In this context, managers look for products and services that are cost-effective and flexible. Rather than procure proprietary appliances that are difficult to modify and don't interact well with other infrastructure, they're turning toward software-defined solutions that intelligently partition data and facilitate a vendor-agnostic environment.

Software-defined storage as a way to control big data sprawl
Software-defined storage creates a powerful virtual software layer, with which local and cloud-based data requests can be distributed to a pool of storage resources. The virtual instance controls data flow to a heterogeneous infrastructure that may include many different types of media, usually SSDs for performance and HDDs and/or tape for storage.

Such an arrangement makes for better utilization of storage infrastructure, while enabling data to be pushed to the ideal repository. Organizations achieve granular control over performance and information exchange, plus the versatility of the virtual and physical layers working in tandem reduces the prospect of vendor lock-in. Data can be migrated from one array to another with minimal reliance on the underlying equipment.

What does all of this mean for handling big data projects? For one, SDS enables enterprises to get more from economical, industry-standard cloud hardware, and the high diversification and utilization of storage assets means that they're not always fighting the uphill battle of just buying more disks to keep up with increasing volumes. The latter approach is both costly and counterproductive, since it encourages over-collection of data rather than smart management and tiering of workflows.

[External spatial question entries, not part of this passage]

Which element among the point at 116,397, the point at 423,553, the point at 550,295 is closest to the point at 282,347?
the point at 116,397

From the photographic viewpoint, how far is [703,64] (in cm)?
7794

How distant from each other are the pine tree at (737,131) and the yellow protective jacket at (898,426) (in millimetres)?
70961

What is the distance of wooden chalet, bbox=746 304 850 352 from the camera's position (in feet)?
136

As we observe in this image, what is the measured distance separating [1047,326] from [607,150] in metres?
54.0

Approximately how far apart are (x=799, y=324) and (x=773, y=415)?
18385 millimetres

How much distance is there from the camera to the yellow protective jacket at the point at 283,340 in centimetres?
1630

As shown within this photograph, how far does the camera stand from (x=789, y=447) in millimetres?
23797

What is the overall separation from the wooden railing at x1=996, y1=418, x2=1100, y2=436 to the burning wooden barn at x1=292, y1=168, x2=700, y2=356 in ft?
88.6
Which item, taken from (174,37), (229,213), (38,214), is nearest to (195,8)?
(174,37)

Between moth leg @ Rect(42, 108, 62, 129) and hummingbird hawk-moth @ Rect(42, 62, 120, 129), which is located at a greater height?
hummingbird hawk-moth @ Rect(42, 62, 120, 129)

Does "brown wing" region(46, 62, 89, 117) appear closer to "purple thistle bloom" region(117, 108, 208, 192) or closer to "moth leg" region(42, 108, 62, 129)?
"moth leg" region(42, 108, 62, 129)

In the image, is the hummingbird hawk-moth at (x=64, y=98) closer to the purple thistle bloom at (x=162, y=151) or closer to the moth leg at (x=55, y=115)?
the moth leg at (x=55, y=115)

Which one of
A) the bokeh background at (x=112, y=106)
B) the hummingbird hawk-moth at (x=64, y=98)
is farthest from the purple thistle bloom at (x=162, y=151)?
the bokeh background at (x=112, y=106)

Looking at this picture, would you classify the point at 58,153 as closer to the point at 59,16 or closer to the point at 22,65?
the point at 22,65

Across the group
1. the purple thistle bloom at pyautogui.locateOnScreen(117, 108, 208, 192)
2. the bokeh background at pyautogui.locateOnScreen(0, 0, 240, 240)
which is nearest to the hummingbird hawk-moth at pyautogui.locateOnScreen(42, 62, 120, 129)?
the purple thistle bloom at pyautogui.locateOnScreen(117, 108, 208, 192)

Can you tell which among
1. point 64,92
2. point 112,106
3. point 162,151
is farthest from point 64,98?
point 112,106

"Storage sprawl was actually becoming a bit of an issue," observed Bill Kleyman for Data Center Knowledge. "Just how many more shelves or disks will you need to help support your next-generation data center? The answer doesn't always revolve around the physical. Software-defined storage allows organizations to better manage storage arrays, disks and repositories. This means understanding where IO-intensive data should reside and how to best optimize information delivery."

So SDS means that data sets can be distributed in ways that correspond to their respective I/O requirements. For example, valuable SSD read/write cycles aren't wasted on data that could be easily handled by slower media. Moreover, cloud infrastructure can leverage the intelligence and flexibility of software in order to integrate with other data centers, increasing scalability and giving organizations the ability to economically adjust to rising traffic and get more out of related analytics projects.

Mobile and archiving: Two sides of the big data coin
Building cost-effective and flexible infrastructure is vital because of how much data now passes through the cloud, as well as the number of different devices from which it originates. The latest Cisco Visual Networking Index found that monthly mobile data traffic would surpass 15 exabytes by 2018, and the number of mobile devices will exceed the world's population sometime this year.

Keeping up with mobile traffic is just one part of the modern enterprise's challenges in orchestrating beneficial analytics projects. To stay ahead of the curve, many companies are turning to archiving solutions that leverage inexpensive media for cold storage. Tape has long been a popular option in this space, although disks are gaining ground. Some vendors are working on optical platters that have a shelf life of up to 50 years, easily surpassing that of current-generation linear tape solutions.

This search for the optimal archiving technology underscores how even basic questions of what type of storage medium to use are still relevant to enterprises. Getting a handle on big data, and on the increase in network traffic at-large, is a matter of discovering efficient processes and being smart about hardware procurement. There's no silver bullet solution to creating infrastructure that is well adjusted to the new data landscape, but SDS is a start since it gives stakeholders options for finding what's right for their particular operations.